**Aim of the task**
In the bioreactor article, write out everything from "The Role of Bioreactors in Tissue Engineering for" down to "is properly cited.", changing "Electronic publication date" to "Online publication date".

**Text section**

The Role of Bioreactors in Tissue Engineering for Musculoskeletal Applications
Emeka Oragui*, 1, Madhusudhan Nannaparaju1, Wasim S Khan 2
Identifiers and Pagination:Year: 2011
Issue: Suppl 2
First Page: 267
Last Page: 270
Publisher ID: TOORTHJ-5-267
Article History:Received Date: 2/1/2011
Revision Received Date: 13/2/2011
Acceptance Date: 2/4/2011
Electronic publication date: 28/7/2011
Collection year: 2011
open-access license: This is an open access article licensed under the terms of the Creative Commons Attribution Non-Commercial License (http://creativecommons.org/licenses/by-nc/3.0/) which permits unrestricted, non-commercial use, distribution and reproduction in any medium, provided the work is properly cited.
Tissue engineering involves using the principles of biology, chemistry and engineering to design a ‘neotissue’ that augments a malfunctioning in vivo tissue. The main requirements for functional engineered tissue include reparative cellular components that proliferate on a biocompatible scaffold grown within a bioreactor that provides specific biochemical and physical signals to regulate cell differentiation and tissue assembly. We discuss the role of bioreactors in tissue engineering and evaluate the principles of bioreactor design. We evaluate the methods of cell stimulation and review the bioreactors in common use today.

**Extracted material**
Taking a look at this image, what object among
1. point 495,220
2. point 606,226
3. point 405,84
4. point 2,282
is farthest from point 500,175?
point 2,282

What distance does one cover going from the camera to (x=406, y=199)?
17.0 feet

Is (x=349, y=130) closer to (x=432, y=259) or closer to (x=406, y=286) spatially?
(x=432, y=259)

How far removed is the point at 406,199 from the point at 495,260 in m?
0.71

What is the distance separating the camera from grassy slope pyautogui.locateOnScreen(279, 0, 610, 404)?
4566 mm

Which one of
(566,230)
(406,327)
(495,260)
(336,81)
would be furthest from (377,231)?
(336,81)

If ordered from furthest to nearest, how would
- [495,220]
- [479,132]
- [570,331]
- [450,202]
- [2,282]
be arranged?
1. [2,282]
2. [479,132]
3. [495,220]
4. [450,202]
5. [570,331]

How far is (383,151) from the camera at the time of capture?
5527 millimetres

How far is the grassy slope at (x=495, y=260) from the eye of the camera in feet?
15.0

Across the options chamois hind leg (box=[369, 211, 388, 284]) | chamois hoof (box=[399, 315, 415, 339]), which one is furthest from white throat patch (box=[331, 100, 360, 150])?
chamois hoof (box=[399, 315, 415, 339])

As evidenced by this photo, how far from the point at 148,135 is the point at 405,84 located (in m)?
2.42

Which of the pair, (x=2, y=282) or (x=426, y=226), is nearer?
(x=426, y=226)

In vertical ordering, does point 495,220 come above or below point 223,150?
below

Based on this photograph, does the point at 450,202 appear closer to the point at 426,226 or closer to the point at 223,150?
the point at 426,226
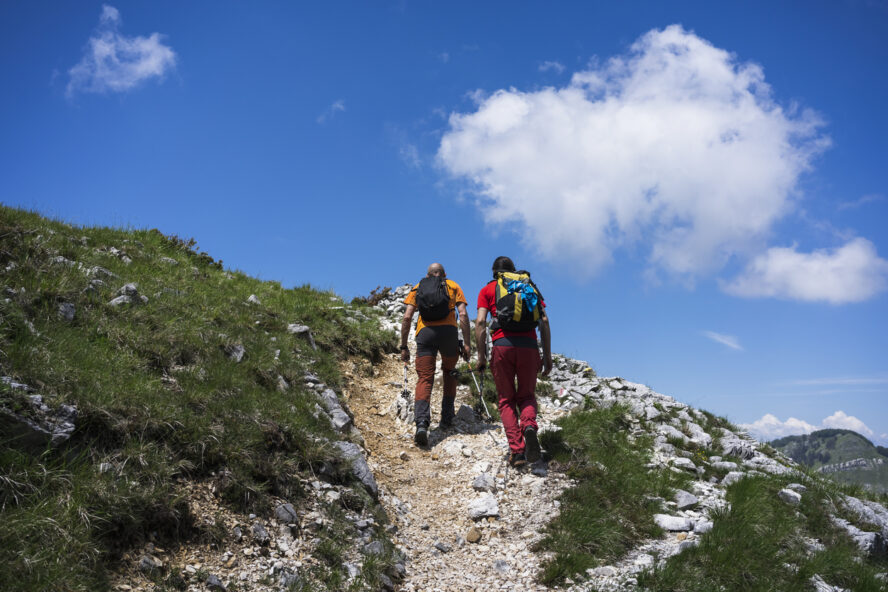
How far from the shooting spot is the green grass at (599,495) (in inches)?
255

**Finished exercise**
The Role of Bioreactors in Tissue Engineering for Musculoskeletal Applications
Emeka Oragui*, 1, Madhusudhan Nannaparaju1, Wasim S Khan 2
Identifiers and Pagination:Year: 2011
Issue: Suppl 2
First Page: 267
Last Page: 270
Publisher ID: TOORTHJ-5-267
Article History:Received Date: 2/1/2011
Revision Received Date: 13/2/2011
Acceptance Date: 2/4/2011
Online publication date: 28/7/2011
Collection year: 2011
open-access license: This is an open access article licensed under the terms of the Creative Commons Attribution Non-Commercial License (http://creativecommons.org/licenses/by-nc/3.0/) which permits unrestricted, non-commercial use, distribution and reproduction in any medium, provided the work is properly cited.